Cells.Find(What:="left in stock", LookIn:= xlFormulas, _ LookAt:=xlPart, SearchOrder:=xlByRows, SearchDirection:= _ xlNext, MatchCase:=False).Activate
Execute the Find method. In this case, where you are looking for the number of units in stock, there is a particular, invariant string value that locates the cell we’re after: "left in stock". Therefore, you don’t need to pass a different string to the procedure as an argument, depending on which book we’re querying.
- FoundString = ActiveCell
The contents of the cell that Find found are assigned to the FoundString variable.
- StartPos = InStr(FoundString, "Only ") + 5
The InStr function returns the position in the searched string where "Only " starts. Therefore, add the five characters in "Only " to the result of InStr to locate the position where the number left in stock begins.
- StopPos = InStr(FoundString, " left in")
StopPos locates the position where " left in" begins.
- GetUnitsLeft = 1 * Mid(FoundString, StartPos, StopPos - StartPos)
Finally, look in FoundString starting at StartPos and use the Mid function to strip out as many characters as the difference between StopPos and StartPos. Multiply by 1 to convert the result from a text string to a number, and assign the result to the function.
- Exit Function
The Exit statement returns control to the calling statement. In case an error occurred, though, control has already passed to the Nodata label.
- Nodata:
More often than not the reorder point for a product has not been reached, and so an error usually occurs. When it does, control comes here and you simply end the function. Recall that you began by assigning the function the value of -1, so if the string you’re looking for could not be found then the function retains the value of -1 and passes that value back to the calling statement.
- End Function
The RefreshSheets Subroutine
This subroutine runs once for each query sheet. It’s called by the main GetNewData subroutine.

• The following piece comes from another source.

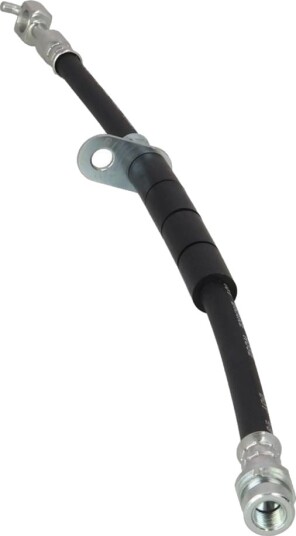 Bremseslange KAMOKA 1170257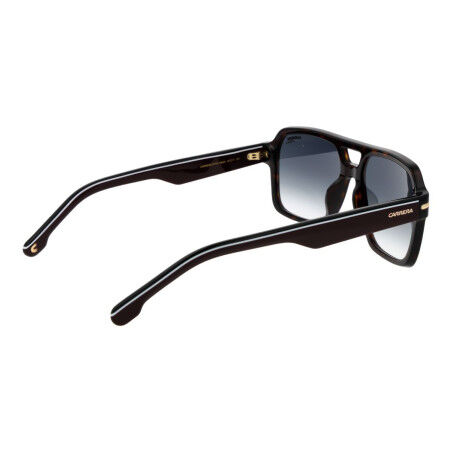 Occhiali da sole Uomo Carrera CARRERA 377_S 560869K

- Sub RefreshSheets(SheetName As String)
The name of the query sheet is passed as an argument.
- With ThisWorkbook.Sheets(SheetName)
A With block is initiated so that subsequent objects, properties, and methods that begin with a dot are taken to belong to the sheet named SheetName in ThisWorkbook.
- .Activate
The current query sheet is activated so that its query can be run.
- .Cells(1, 1).Select
Select cell A1. Earlier I recommended that you cause the queries to return their results beginning in cell A1. If you adopt that recommendation, you know that the query results include that cell A1 and that if you select it you’re able to refresh the query. (It’s necessary that a cell in the query results range be active for the refresh to take place.)
- Selection.QueryTable.Refresh BackgroundQuery:=False
Refresh the query. Set BackgroundQuery to False so that the code does not continue while the refresh is taking place.
End With End Sub
Terminate the With block and end the subroutine.